With unemployment levels very low and many skills in short supply, the best things to look for in a new candidate is a hot topic – is there a need to look beyond what’s on a CV? Skills can always be taught but attitudes and values are harder to change. Many studies have indicated that values-led recruitment can increase staff retention and lead to a more productive and motivated workforce and gives better results than looking at skills and experience alone.
It’s been widely used in the health sector but more and more businesses are adopting values led recruitment. It makes sure all your staff work with the same goals in mind, not just personally in what the business achieves in the long run.
What are values?
Values are simply what you stand for how that relates to the aims of your business. It’s not just about the day-to-day culture of what it’s like to work in your office. We’re all about happiness and enjoying your work, but while that means we like to have a bit of fun and a laugh in work ourselves, we also want to ensure our candidates feel the same when they start a new role.
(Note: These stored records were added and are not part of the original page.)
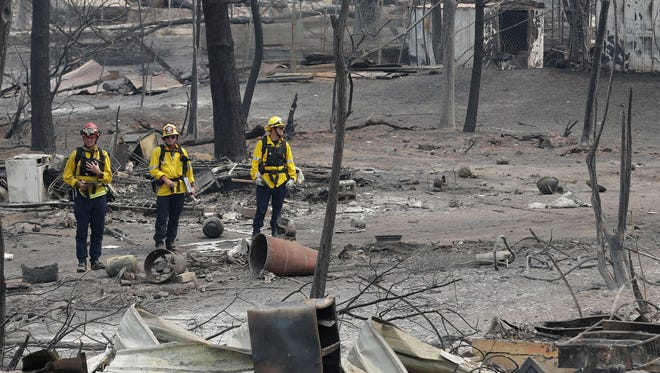 San Bernardino County Fire Department firefighters assess the damage to a neighborhood in the aftermath of a wildfire on July 29, 2018, in Keswick, Calif.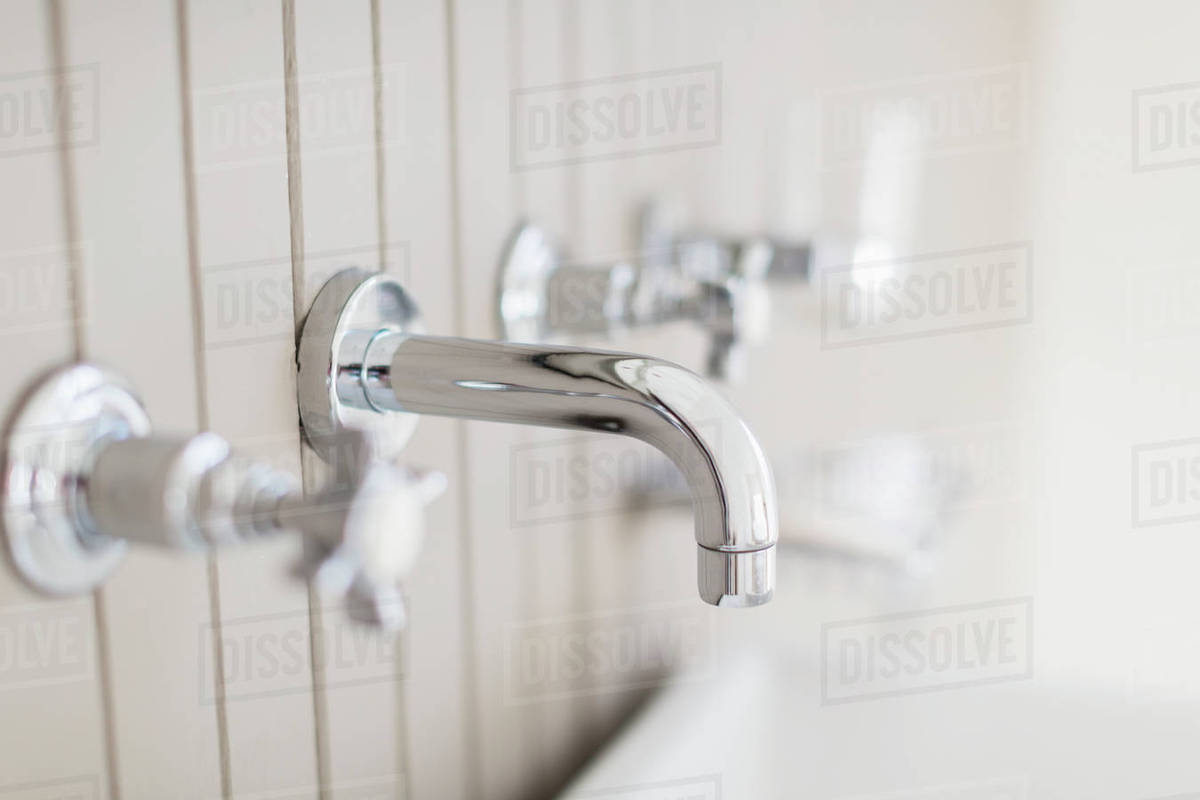Close up modern stainless steel bathtub faucet - Stock Photo - Dissolve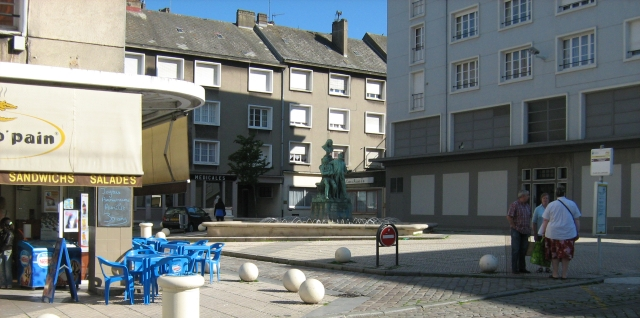 3 elderly people stand in an otherwise empty square in boulogne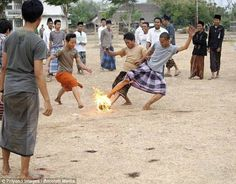 Indonesian ordinary boys are not interested in domestic football, they want something hot. So they are playing … burning coconut! Extreme Sport.
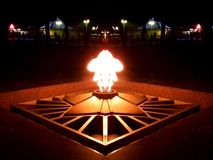 Memorial eternal flame. In the form of stars in city at night stock images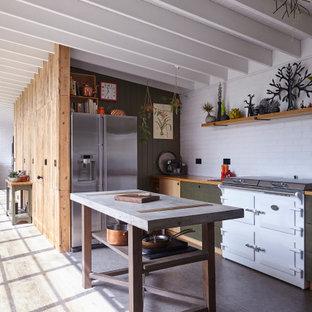 Пример оригинального дизайна: кухня в стиле кантри с зелеными фасадами, белым фартуком, фартуком из плитки кабанчик, белой техникой, островом, серым полом, балками на потолке, потолком из вагонки и сводчатым потолком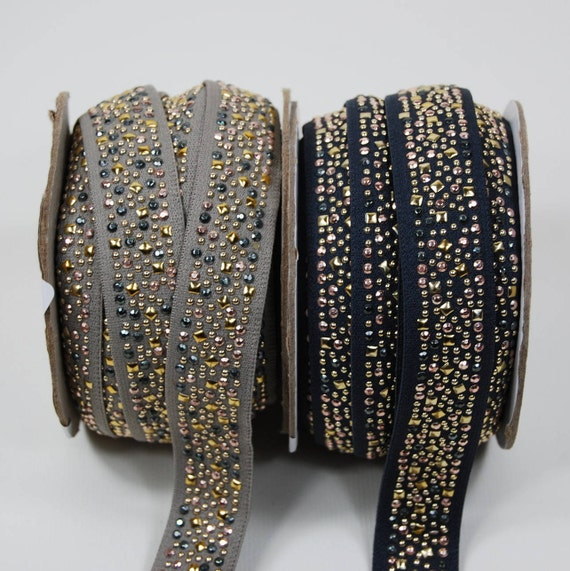 Ribbon elastic 25mm light grey studded gold and silver x1m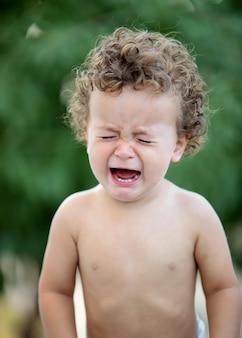 Trauriges baby mit dem weinen des lockigen haares
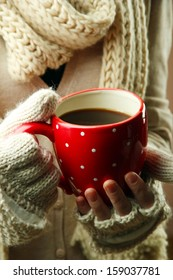 Female hands with hot drink, close-up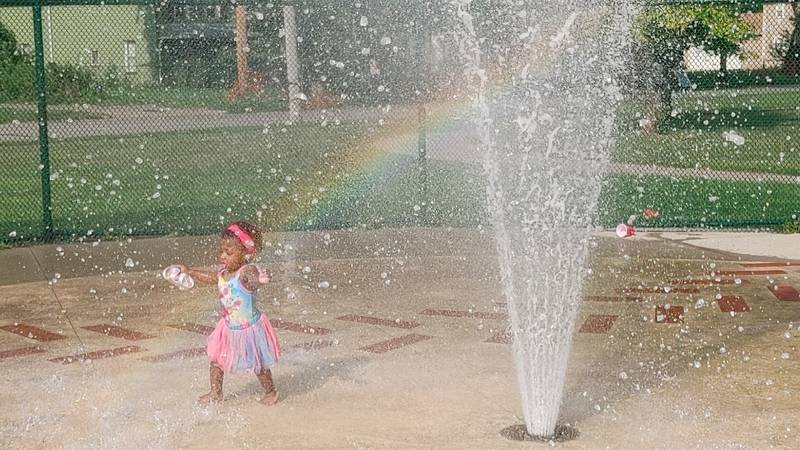 Little angels, in the glow of a rainbow, cools off at Fannie Lewis Plaza spray basin in Cleveland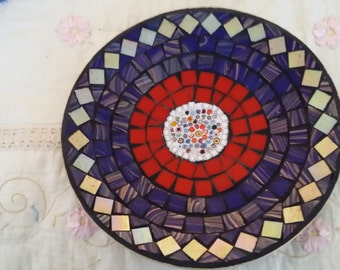 Bamboo bowl covered by millifiori in the centre surrounded by tiles and grouted all by hand.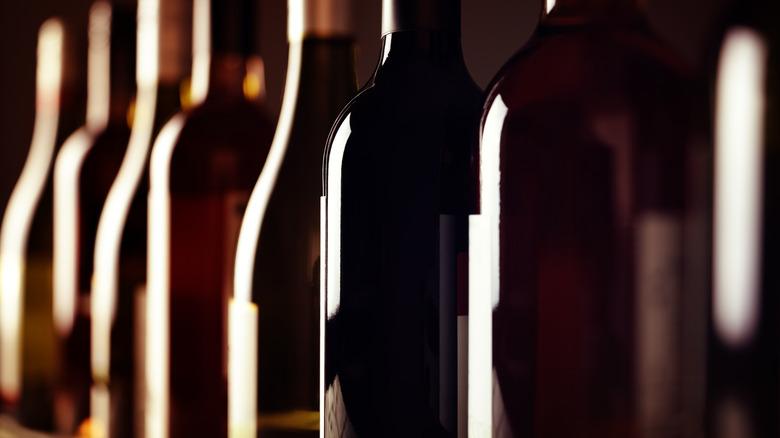 Shadowy row of wine bottles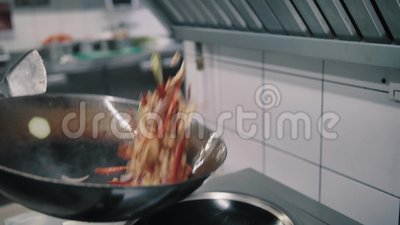 Chef fries food in a wok pan. In the kitchen stock video footage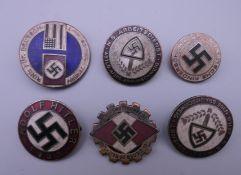 Six Nazi type badges.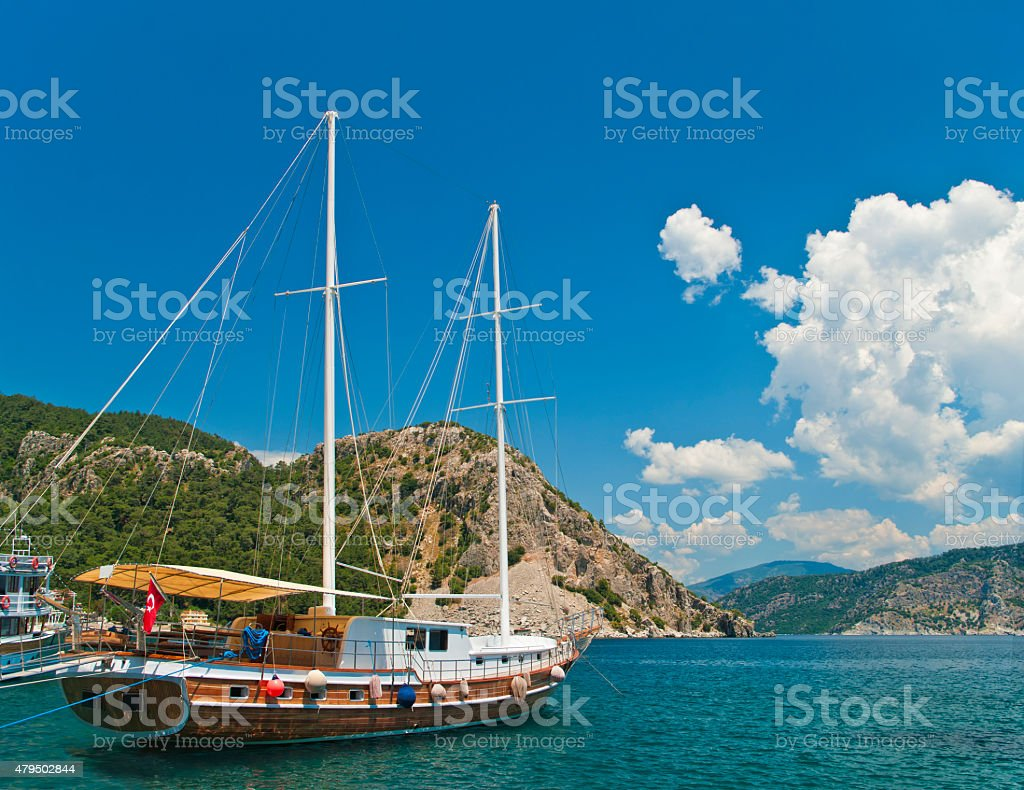 tourist boat moored at bay surrounded by mountains stock photo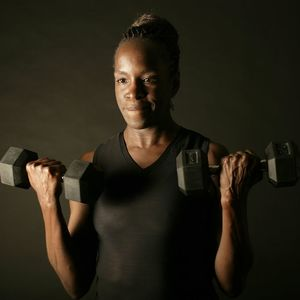 A woman lifting weights in front of a black background.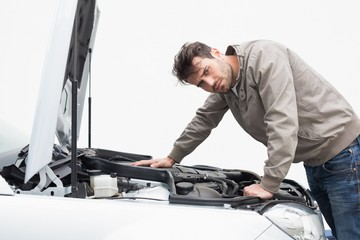 Stressed man looking at engine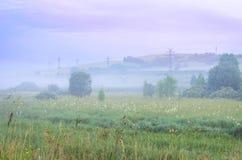 Misty Summer Sunrise nelle montagne: Erba alta, nebbia spessa, alberi, linea elettrica torri e nuvole porpora drammatiche Energia immagini stock libere da diritti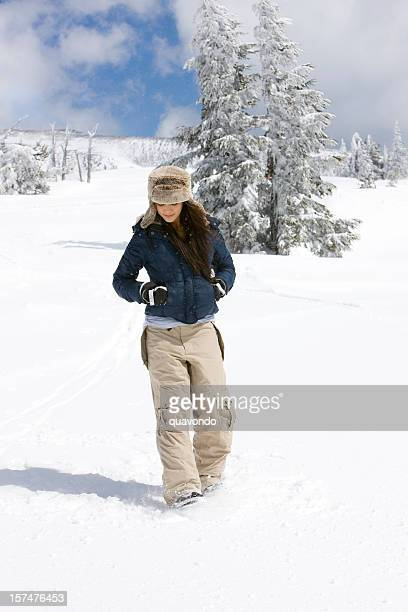 Alone Young Woman Walking on Snow Covered Mountain, Copy Space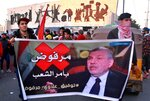 Protesters chant slogans while holding a poster of newly-appointed Prime Minister Mohammed Allawi with Arabic that reads,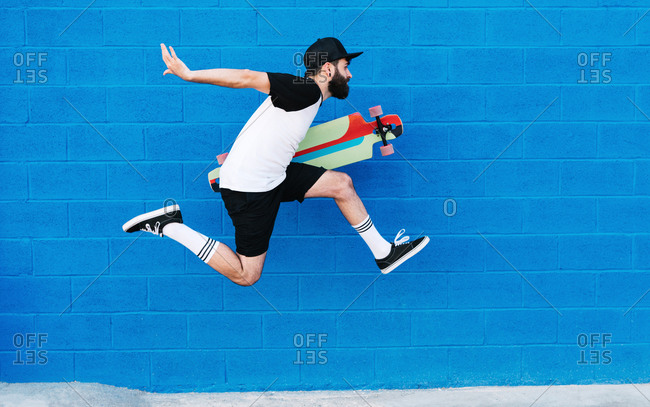 Side view of talented male skater with longboard in moment of jumping on background of blue wall in city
Values are imbued in all the work you do, though you might not necessarily make a conscious effort to do it. They’re difficult things to really put your finger on. So what are values not?
Well, values do not automatically equate to your office culture or the personality of successful people in a business.
Where many hiring managers go wrong with values-led recruitment is by hiring a whole team of clones – similar personalities, interests and often social or cultural backgrounds too. That sort of approach means you can end up with a cliquey group that can demotivate new starters, and with no alternative outlooks, a company can quickly get stuck in its ways and struggle to change and adapt for the future or correct its mistakes. Values are not about who you are, but what you do!
How do you identify if someone has the right values?
If values are about what someone does, and their attitude, then you’ll need to interview someone accordingly and find out about what they do. If you ask straight up “what are your values?”, you’ll get the answers you want to hear – but anyone can reel off a list of values from your website!
Instead, think about the duties involved in the role and ask competency questions around them. If one of your values for example, is being thorough, then you know that a candidate with answers where they cut corners in procedures isn’t going to get very far with your business. It’s not necessarily about the results, but the way they’re achieved – are those impressive sales figures from looking after your customers, or from selling to lots of new customers who you never heard from again?
The cost of making the wrong hire can be up to 4 times the annual salary of a role in terms of time lost or work missed and the main reason things don’t go to plan is because of personalities or values clashing in the office. It’s no surprise then that many are looking to new approaches in recruitment.
From personality and psychometric tests to group and competency based interviews, there are lots of ways to dig a little deeper about what a candidate really has to offer. You won’t get by just judging on CVs alone.